As sementes do cultivar 95y02 IPRO foram tratadas com 2 mL/kg de carboxim + tiram, 2 ml/kg de carbendazim e 2 mL/kg de fipronil. A semeadura ocorreu no dia 10 de outubro, com adubação de 280 kg/ha de NPK (04-30-10) e 100 kg/ha de KCl a lanço. A partir desta data, a área passou a ser monitorada semanalmente.
O monitoramento consistiu na realização de panos de batida para contagem de lagartas desfolhadoras e percevejos, coleta de escleródios de S. sclerotiorum visando a detecção da germinação carpogênica e da coleta de 50 trifólios do terço inferior das plantas para envio a sede da Fito Consultoria Agrícola e posterior diagnóstico de pragas e doenças em laboratório.
As doenças foliares detectadas ao longo da safra foram ferrugem asiática, míldio, oídio e crestamento bacteriano. Nenhuma delas com incidência superior a 14 % em folhas do terço inferior. A praga de maior intensidade foi a tripes, com presença de insetos em 100 % dos folíolos do terço inferior na última amostragem (Figura 1).
A lavoura iniciou o período reprodutivo na última semana de novembro, período crítico para infecção e ocorrência de mofo-branco.
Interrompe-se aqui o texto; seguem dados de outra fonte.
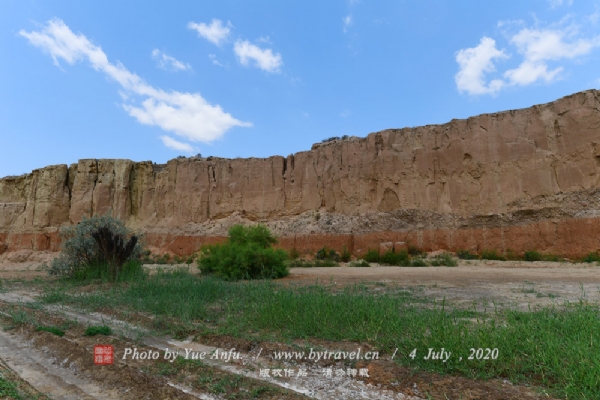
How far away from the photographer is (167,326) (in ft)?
18.6

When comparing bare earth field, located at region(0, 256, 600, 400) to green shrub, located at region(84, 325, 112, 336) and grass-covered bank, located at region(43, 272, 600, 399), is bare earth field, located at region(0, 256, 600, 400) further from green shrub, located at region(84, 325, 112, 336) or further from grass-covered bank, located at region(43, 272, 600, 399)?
grass-covered bank, located at region(43, 272, 600, 399)

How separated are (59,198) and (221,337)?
37.9 metres

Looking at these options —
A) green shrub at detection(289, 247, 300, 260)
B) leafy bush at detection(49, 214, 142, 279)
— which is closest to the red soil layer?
green shrub at detection(289, 247, 300, 260)

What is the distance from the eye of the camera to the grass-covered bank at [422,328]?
323 cm

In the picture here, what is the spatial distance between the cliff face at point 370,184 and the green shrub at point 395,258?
3.13 m

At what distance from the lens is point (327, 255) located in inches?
1000

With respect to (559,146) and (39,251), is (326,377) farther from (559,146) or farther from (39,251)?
(39,251)

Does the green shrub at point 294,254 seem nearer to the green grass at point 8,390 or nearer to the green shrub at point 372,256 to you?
the green shrub at point 372,256

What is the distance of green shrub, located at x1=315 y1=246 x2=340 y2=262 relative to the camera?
82.1 feet

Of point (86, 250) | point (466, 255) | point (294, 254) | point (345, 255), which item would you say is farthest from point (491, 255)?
point (86, 250)

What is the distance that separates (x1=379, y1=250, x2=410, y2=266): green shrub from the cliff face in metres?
3.13

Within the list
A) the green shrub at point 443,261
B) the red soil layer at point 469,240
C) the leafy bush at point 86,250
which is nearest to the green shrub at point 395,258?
the green shrub at point 443,261

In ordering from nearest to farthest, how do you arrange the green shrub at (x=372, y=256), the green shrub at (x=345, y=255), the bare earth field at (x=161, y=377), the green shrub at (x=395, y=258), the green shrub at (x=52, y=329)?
1. the bare earth field at (x=161, y=377)
2. the green shrub at (x=52, y=329)
3. the green shrub at (x=395, y=258)
4. the green shrub at (x=372, y=256)
5. the green shrub at (x=345, y=255)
A primeira doença foliar detectada foi oídio. A doença ocorreu em baixa intensidade ao longo da safra, não atingindo a recomendação de controle de 20 % de colonização da área foliar do terço inferior (Reunião... 2009) possivelmente pelo desenvolvimento do fungo ser favorecido com temperatura próximas a 18ºC (Mignucci et al., 1977).
As plantas sofreram com a estiagem durante todo seu desenvolvimento, principalmente no mês de dezembro onde as médias regionais de temperatura ultrapassaram os 34ºC (INMET - Instituto Nacional de Meteorologia, 2020). Concomitante ao estresse térmico, a lavoura recebeu apenas 215 mm de chuva acumulada (Figura 2). A estiagem resultou em desfolha do baixeiro, onde havia a maior intensidade de trifólios colonizados por oídio.
Na primeira dezena de fevereiro a lavoura estava em estádio fenológico R7, início da maturação fisiológica.
A praga predominante ao longo da safra foi tripes, sendo detectada em 100 % das folhas no término do monitoramento. O ataque de tripes afeta a fisiologia da soja (Figura 3). No entanto, são escassos os trabalhos avaliando nível de controle. Infestação superior a 50 indivíduos por folíolo não reduziu o rendimento da cultura (Turnipseed, 1973) e em população de 73 indivíduos por folha resultou em dano de 17 % (Gamundi, 2005). O controle da praga é indicado com população acima de 50 indivíduos por folha (Massaro, 2012). Estes índices não foram observados em nosso monitoramento.
Apesar das adversidades climáticas que ocasionaram queda precoce de folhas e vagens (Figura 4), a lavoura obteve produtividade média de 60,8 sc/ha, resultado superior aos índices estaduais. O monitoramento indicou ausência da necessidade de aplicação pelos critérios empregados no manejo integrado.
Este relato visa informar assistência e produtores do fato atípico da ausência de aplicação de fungicidas e inseticidas em parte aérea de uma lavoura comercial de soja (Figura 5). A equipe da Fito Consultoria Agrícola monitorou 188 lavouras na safra 2019/20 e apenas esta foi possível este manejo. Momento algum houve programação para tal, essa escolha ocorreu em resposta aos dados do monitoramento frente a estiagem.